> [INSTRUCTIONS FOR THE TASK]: Transcribe word for word the part that opens with the row containing "Mennonite family peruses" and closes with the row containing "police medic with raised baton", both included. Leave the pictures out of your answer.

> [EXTRACTED RECORDS]:
BEGIN
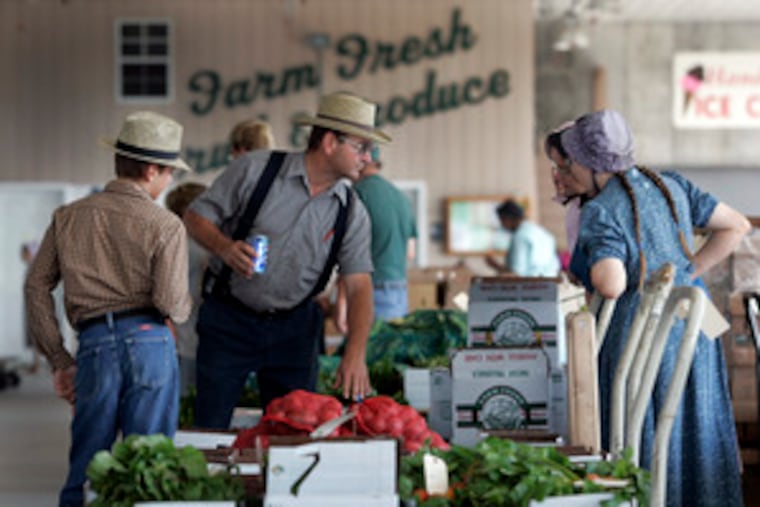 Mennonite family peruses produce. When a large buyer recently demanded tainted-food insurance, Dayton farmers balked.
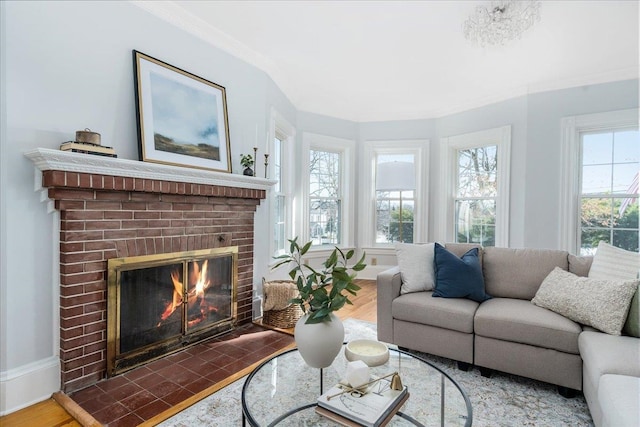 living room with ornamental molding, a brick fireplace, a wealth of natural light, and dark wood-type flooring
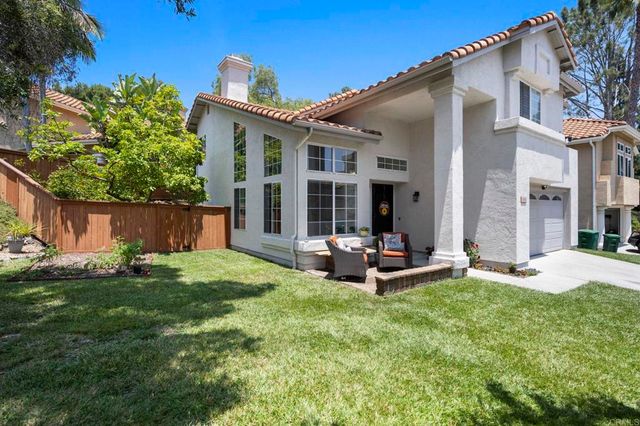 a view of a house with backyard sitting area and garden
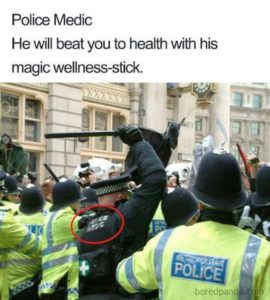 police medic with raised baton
END
BEGIN
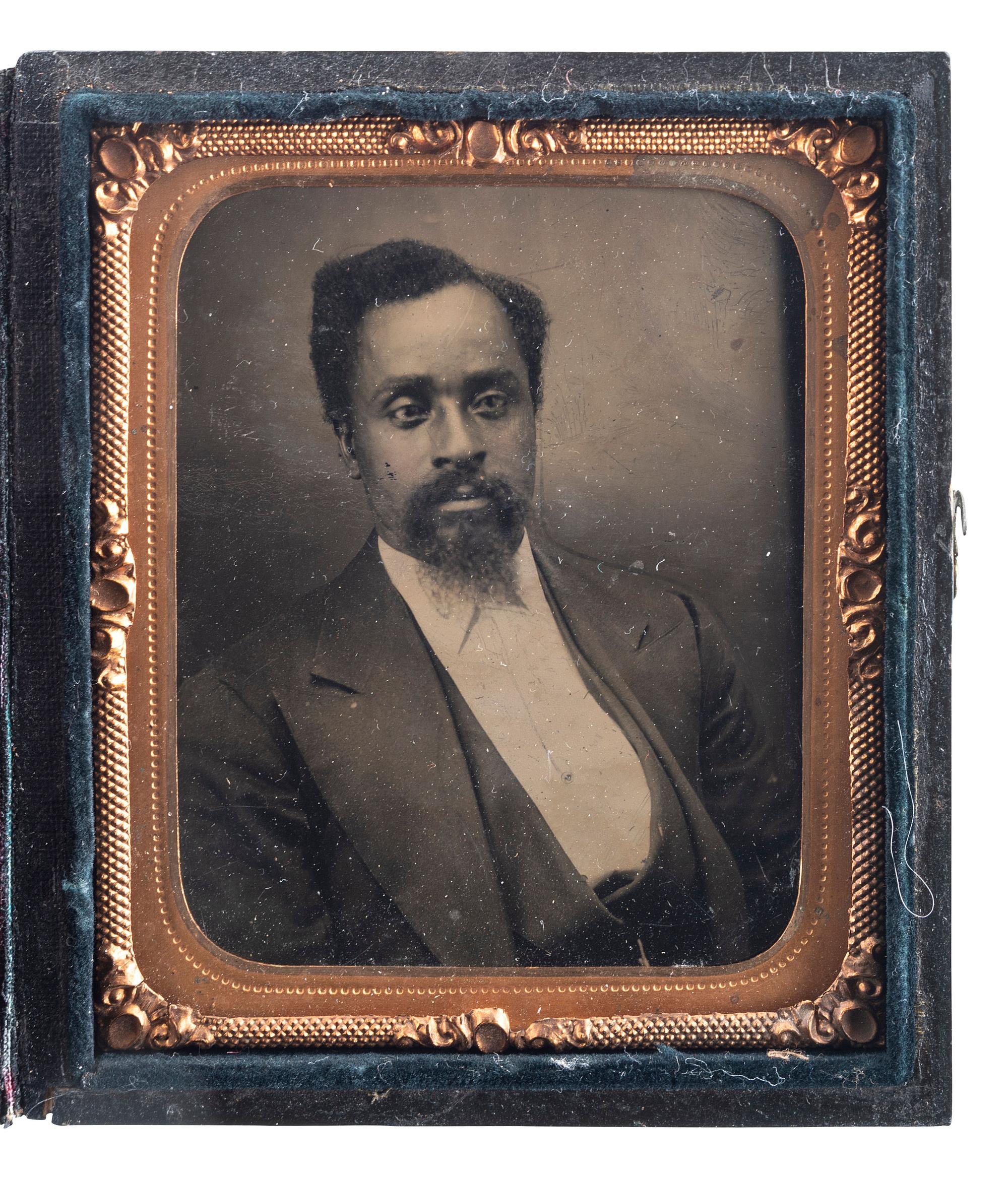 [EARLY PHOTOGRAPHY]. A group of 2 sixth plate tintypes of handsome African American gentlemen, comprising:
END
> [ANSWER TO THIS PROBLEM]:
 Mennonite family peruses produce. When a large buyer recently demanded tainted-food insurance, Dayton farmers balked.
 living room with ornamental molding, a brick fireplace, a wealth of natural light, and dark wood-type flooring
 a view of a house with backyard sitting area and garden
 police medic with raised baton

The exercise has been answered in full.